As America continues to consider legislation for improving cybersecurity, the actions of other Western nations may (or may not) be of influence and interest. I recently received a management summary of the proposed German IT security legislation being drafted by the government. [In Germany, more so than in the US, government proposals come from the executive and are likely to be adopted by the parliament.]. Naturally, the base text is in German, but this English language summary is quite informative and reflects a much more regulatory approach than many in America are considering:
German Ministry of the Interior
Content of Main Regulations to Improve IT SecurityOperators of critical infrastructure are required to meet minimum IT security standards: Operators of major critical infrastructure shall take IT security measures in accordance with the state of the art and ensure compliance therewith. Sectors may develop internal standards which the Federal Office for Information Security (BSI) recognizes as a concretization of the statutory commitment.
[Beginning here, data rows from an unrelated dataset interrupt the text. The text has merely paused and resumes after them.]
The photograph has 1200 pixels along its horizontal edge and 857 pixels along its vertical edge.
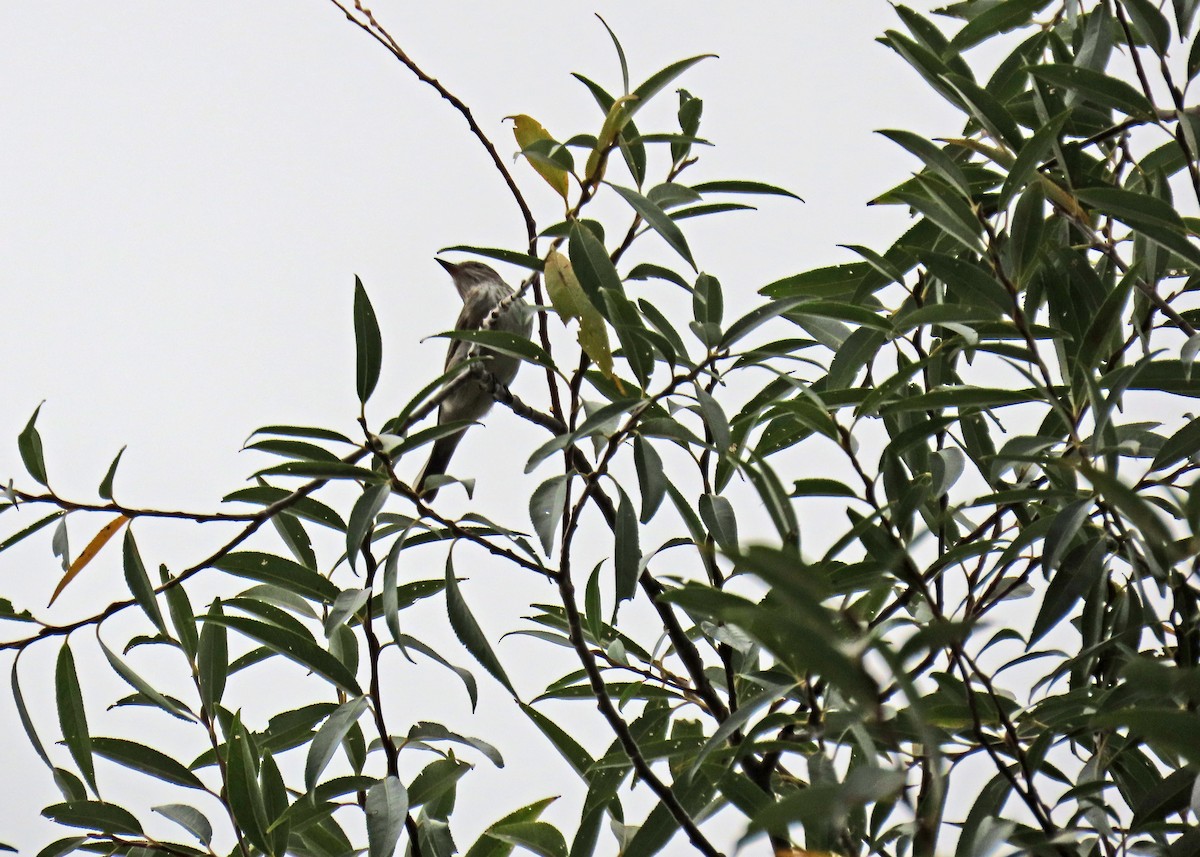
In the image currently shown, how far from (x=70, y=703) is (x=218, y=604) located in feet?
0.79

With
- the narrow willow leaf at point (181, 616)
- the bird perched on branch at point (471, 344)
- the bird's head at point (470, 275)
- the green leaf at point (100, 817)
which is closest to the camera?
the green leaf at point (100, 817)

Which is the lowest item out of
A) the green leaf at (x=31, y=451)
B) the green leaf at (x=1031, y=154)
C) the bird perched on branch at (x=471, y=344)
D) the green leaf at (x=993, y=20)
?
the green leaf at (x=1031, y=154)

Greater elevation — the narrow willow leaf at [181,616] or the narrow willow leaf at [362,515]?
the narrow willow leaf at [181,616]

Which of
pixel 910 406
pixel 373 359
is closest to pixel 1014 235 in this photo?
pixel 910 406

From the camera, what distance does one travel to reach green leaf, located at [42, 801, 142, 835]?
4.77ft

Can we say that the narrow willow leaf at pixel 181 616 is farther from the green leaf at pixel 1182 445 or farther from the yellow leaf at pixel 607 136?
the green leaf at pixel 1182 445

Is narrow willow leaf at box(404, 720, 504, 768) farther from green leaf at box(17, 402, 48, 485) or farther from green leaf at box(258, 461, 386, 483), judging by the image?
green leaf at box(17, 402, 48, 485)

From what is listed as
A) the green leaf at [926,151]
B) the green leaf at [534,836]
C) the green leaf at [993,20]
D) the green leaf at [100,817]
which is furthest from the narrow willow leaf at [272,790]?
the green leaf at [993,20]

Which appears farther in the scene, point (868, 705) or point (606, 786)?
point (606, 786)

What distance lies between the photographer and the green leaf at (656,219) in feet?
3.96

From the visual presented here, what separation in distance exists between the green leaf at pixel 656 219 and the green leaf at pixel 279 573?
64cm

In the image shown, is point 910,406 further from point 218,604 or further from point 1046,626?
point 218,604

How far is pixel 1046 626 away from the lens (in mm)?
1268

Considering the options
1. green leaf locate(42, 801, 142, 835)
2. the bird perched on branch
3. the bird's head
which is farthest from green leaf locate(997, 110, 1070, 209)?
the bird's head
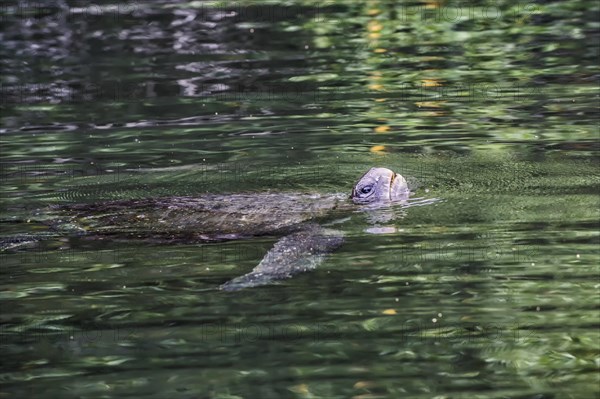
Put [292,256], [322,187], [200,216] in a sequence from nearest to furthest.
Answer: [292,256] < [200,216] < [322,187]

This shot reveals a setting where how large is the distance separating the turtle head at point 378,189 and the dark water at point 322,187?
213 millimetres

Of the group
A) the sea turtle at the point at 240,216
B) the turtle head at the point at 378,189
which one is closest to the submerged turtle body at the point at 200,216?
the sea turtle at the point at 240,216

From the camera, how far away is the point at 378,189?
8.07 metres

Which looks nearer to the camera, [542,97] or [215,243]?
[215,243]

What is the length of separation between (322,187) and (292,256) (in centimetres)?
168

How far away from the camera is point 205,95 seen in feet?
41.5

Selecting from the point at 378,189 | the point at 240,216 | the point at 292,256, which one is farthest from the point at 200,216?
the point at 378,189

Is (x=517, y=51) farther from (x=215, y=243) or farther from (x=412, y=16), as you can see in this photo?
(x=215, y=243)

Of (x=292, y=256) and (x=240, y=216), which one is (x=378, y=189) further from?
(x=292, y=256)

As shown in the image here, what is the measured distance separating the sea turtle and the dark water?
5.1 inches

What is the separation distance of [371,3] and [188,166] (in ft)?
27.6

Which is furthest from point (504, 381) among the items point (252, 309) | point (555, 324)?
point (252, 309)

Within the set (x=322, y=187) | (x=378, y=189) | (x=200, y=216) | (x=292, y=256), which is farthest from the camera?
(x=322, y=187)

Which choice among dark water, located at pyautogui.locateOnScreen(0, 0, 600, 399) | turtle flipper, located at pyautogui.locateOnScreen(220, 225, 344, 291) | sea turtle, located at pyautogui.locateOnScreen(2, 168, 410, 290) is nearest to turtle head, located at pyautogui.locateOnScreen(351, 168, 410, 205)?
sea turtle, located at pyautogui.locateOnScreen(2, 168, 410, 290)
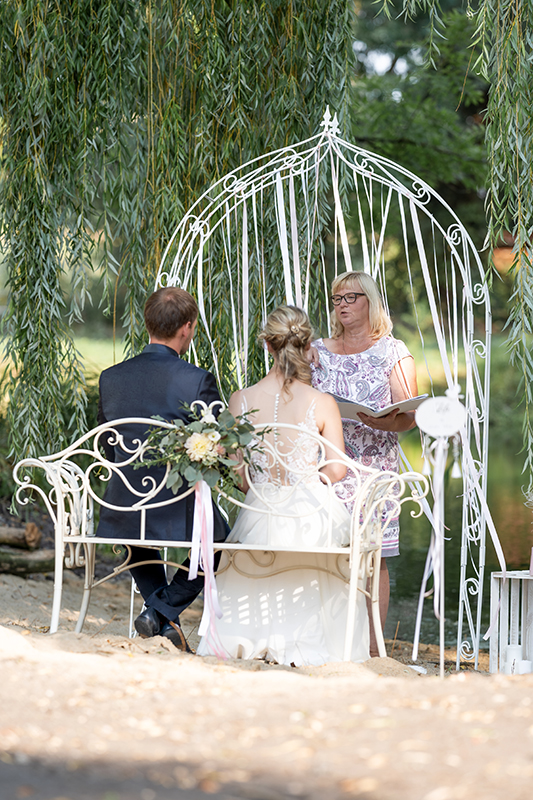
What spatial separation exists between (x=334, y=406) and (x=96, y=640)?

Operators of critical infrastructure are required to report significant IT security incidents: Operators of major critical infrastructure shall immediately report to the BSI any IT security incidents having implications for security of supply or public safety through channels established for that purpose. Only in this way can the Office for Information Security create a valid national situation report and support the operators in overcoming the incident.
Telecom providers are required to meet minimum IT security standards: Providers shall ensure IT security in accordance with the state of the art, not only as in the past to protect confidentiality and privacy of personal data but also to guard against unauthorized intrusions in the infrastructure, in order to improve the resilience of the networks as a whole and thus to ensure their availability.
Telecom providers are required to report significant IT security incidents: Providers shall immediately report IT security incidents that could lead to a disruption in availability or unauthorized access to user systems. Beyond the existing reporting requirement in case of a breach of personal data privacy, providers responsible for the backbone of the information society will thus be able to contribute to a valid and complete situation report.
Telecom providers are obligated to inform users of malware and provide technical support tools to identify and remove it: The prescribed information shall enable the user himself to take measures against the malware. The providers must furthermore provide users with easy-to-use security tools that can be used to prevent and eliminate disruptions emanating from the concerned user’s infected system.
Providers of telemedia services are required to meet minimum IT security standards: To reduce the spread of malware via telemedia, providers who offer telemedia services commercially and for remuneration are obligated to implement recognized protective measures to improve IT security to a reasonable degree.
The Federal Office for Information Security is required to report annually: The envisaged annual report and its publication are intended to further sensitize the public to the issue of IT security, which, in light of the fact that numerous successful IT intrusions could have been prevented by using standard tools, is particularly important.